[Task instructions]: Reproduce the listing below without alteration, except that every occurrence of "reading order" is to be replaced with "scanning order".

======== Records provided ========

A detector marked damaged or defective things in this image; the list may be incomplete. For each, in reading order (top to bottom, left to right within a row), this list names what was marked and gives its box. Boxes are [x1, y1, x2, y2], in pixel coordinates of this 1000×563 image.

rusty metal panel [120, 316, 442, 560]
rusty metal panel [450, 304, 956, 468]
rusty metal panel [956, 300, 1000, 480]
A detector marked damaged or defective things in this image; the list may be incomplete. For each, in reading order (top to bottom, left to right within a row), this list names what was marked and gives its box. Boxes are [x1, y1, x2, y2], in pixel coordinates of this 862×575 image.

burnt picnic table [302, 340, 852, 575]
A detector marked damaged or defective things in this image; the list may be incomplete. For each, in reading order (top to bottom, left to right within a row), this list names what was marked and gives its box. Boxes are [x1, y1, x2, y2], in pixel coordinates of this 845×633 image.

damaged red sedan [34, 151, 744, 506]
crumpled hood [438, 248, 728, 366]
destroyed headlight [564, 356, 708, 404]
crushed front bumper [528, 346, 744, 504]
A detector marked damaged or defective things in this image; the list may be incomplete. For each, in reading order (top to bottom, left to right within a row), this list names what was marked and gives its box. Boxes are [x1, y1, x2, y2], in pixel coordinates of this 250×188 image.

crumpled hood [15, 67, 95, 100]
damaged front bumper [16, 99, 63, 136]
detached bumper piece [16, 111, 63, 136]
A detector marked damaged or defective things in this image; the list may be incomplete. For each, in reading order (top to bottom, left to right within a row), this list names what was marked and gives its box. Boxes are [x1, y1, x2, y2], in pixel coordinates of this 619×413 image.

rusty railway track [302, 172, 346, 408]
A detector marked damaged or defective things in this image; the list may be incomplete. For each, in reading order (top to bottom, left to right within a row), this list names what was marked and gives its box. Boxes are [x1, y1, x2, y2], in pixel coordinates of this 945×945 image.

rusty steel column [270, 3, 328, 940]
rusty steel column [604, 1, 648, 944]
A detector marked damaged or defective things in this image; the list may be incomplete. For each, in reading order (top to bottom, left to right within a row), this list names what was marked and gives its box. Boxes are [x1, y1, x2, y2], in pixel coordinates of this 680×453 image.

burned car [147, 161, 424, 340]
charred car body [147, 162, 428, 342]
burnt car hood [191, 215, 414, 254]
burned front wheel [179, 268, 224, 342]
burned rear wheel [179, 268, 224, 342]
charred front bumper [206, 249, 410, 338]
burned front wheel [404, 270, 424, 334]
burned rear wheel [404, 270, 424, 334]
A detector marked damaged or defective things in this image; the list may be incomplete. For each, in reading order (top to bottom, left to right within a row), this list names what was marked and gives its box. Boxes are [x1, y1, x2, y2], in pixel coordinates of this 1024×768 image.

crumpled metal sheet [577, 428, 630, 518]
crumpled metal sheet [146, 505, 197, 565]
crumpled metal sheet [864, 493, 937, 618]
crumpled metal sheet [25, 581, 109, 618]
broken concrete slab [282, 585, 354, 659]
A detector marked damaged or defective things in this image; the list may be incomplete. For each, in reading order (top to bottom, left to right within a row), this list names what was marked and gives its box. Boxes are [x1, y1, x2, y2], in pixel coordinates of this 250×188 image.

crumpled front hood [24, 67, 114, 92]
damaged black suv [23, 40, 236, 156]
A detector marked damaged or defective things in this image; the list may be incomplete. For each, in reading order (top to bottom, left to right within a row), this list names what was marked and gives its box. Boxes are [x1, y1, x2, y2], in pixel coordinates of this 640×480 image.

========

[Result of this task]:
A detector marked damaged or defective things in this image; the list may be incomplete. For each, in scanning order (top to bottom, left to right within a row), this list names what was marked and gives its box. Boxes are [x1, y1, x2, y2], in pixel coordinates of this 1000×563 image.

rusty metal panel [120, 316, 442, 560]
rusty metal panel [450, 304, 956, 468]
rusty metal panel [956, 300, 1000, 480]
A detector marked damaged or defective things in this image; the list may be incomplete. For each, in scanning order (top to bottom, left to right within a row), this list names what was marked and gives its box. Boxes are [x1, y1, x2, y2], in pixel coordinates of this 862×575 image.

burnt picnic table [302, 340, 852, 575]
A detector marked damaged or defective things in this image; the list may be incomplete. For each, in scanning order (top to bottom, left to right within a row), this list names what was marked and gives its box. Boxes are [x1, y1, x2, y2], in pixel coordinates of this 845×633 image.

damaged red sedan [34, 151, 744, 506]
crumpled hood [438, 248, 728, 366]
destroyed headlight [564, 356, 708, 404]
crushed front bumper [528, 346, 744, 504]
A detector marked damaged or defective things in this image; the list may be incomplete. For each, in scanning order (top to bottom, left to right within a row), this list names what was marked and gives its box. Boxes are [x1, y1, x2, y2], in pixel coordinates of this 250×188 image.

crumpled hood [15, 67, 95, 100]
damaged front bumper [16, 99, 63, 136]
detached bumper piece [16, 111, 63, 136]
A detector marked damaged or defective things in this image; the list may be incomplete. For each, in scanning order (top to bottom, left to right within a row), this list names what was marked and gives its box. Boxes are [x1, y1, x2, y2], in pixel coordinates of this 619×413 image.

rusty railway track [302, 172, 346, 408]
A detector marked damaged or defective things in this image; the list may be incomplete. For each, in scanning order (top to bottom, left to right within a row), this list names what was marked and gives its box. Boxes are [x1, y1, x2, y2], in pixel coordinates of this 945×945 image.

rusty steel column [270, 3, 328, 940]
rusty steel column [604, 1, 648, 944]
A detector marked damaged or defective things in this image; the list may be incomplete. For each, in scanning order (top to bottom, left to right within a row), this list names what was marked and gives its box. Boxes are [x1, y1, x2, y2], in pixel coordinates of this 680×453 image.

burned car [147, 161, 424, 340]
charred car body [147, 162, 428, 342]
burnt car hood [191, 215, 414, 254]
burned front wheel [179, 268, 224, 342]
burned rear wheel [179, 268, 224, 342]
charred front bumper [206, 249, 410, 338]
burned front wheel [404, 270, 424, 334]
burned rear wheel [404, 270, 424, 334]
A detector marked damaged or defective things in this image; the list may be incomplete. For each, in scanning order (top to bottom, left to right within a row), this list names what was marked and gives its box. Boxes are [x1, y1, x2, y2], in pixel coordinates of this 1024×768 image.

crumpled metal sheet [577, 428, 630, 518]
crumpled metal sheet [146, 505, 197, 565]
crumpled metal sheet [864, 493, 937, 618]
crumpled metal sheet [25, 581, 109, 618]
broken concrete slab [282, 585, 354, 659]
A detector marked damaged or defective things in this image; the list may be incomplete. For each, in scanning order (top to bottom, left to right within a row), this list names what was marked and gives its box. Boxes are [x1, y1, x2, y2], in pixel coordinates of this 250×188 image.

crumpled front hood [24, 67, 114, 92]
damaged black suv [23, 40, 236, 156]
A detector marked damaged or defective things in this image; the list may be incomplete. For each, in scanning order (top to bottom, left to right within a row), this list names what was marked and gives its box. Boxes are [x1, y1, x2, y2], in pixel coordinates of this 640×480 image.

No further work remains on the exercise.